Information shown –
************

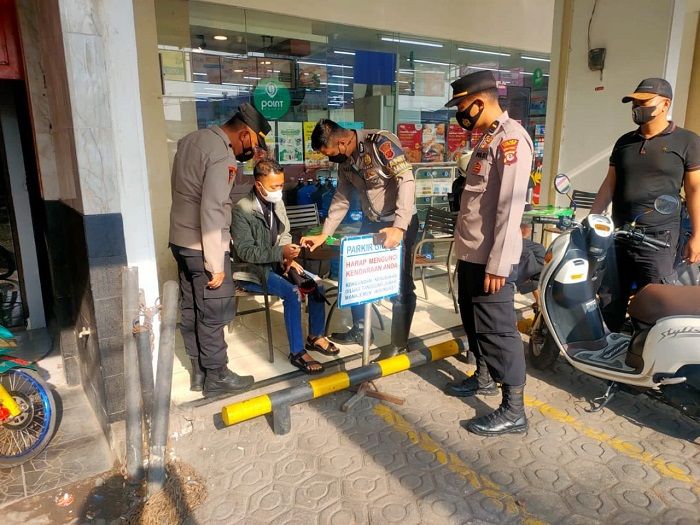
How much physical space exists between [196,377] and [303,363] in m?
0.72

************

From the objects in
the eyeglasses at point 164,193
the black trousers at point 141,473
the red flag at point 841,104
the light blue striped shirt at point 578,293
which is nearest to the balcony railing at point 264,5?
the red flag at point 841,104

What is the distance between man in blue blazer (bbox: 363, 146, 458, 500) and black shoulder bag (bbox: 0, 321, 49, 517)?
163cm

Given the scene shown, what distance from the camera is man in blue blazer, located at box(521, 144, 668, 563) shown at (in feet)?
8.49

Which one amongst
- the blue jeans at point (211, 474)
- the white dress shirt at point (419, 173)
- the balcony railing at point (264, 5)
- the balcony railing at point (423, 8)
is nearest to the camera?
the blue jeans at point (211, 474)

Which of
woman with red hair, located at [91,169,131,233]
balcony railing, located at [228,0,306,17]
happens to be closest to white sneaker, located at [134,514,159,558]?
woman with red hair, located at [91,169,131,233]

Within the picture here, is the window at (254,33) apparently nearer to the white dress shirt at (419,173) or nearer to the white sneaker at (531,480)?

************

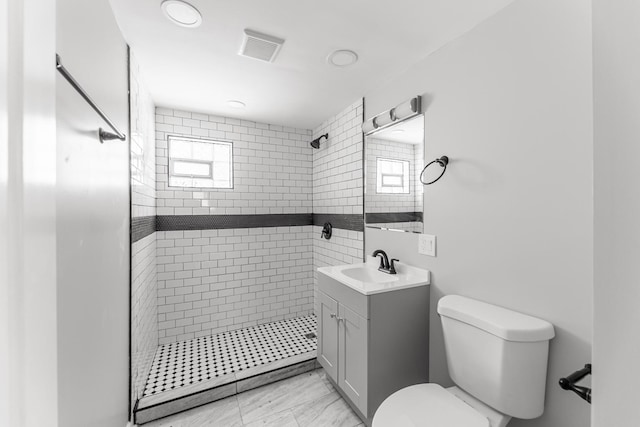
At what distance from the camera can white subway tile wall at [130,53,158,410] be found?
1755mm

************

Required work –
Count the lines of the material above that contain the string "dress", with case counting, and give only the number.

Output for this exercise –
2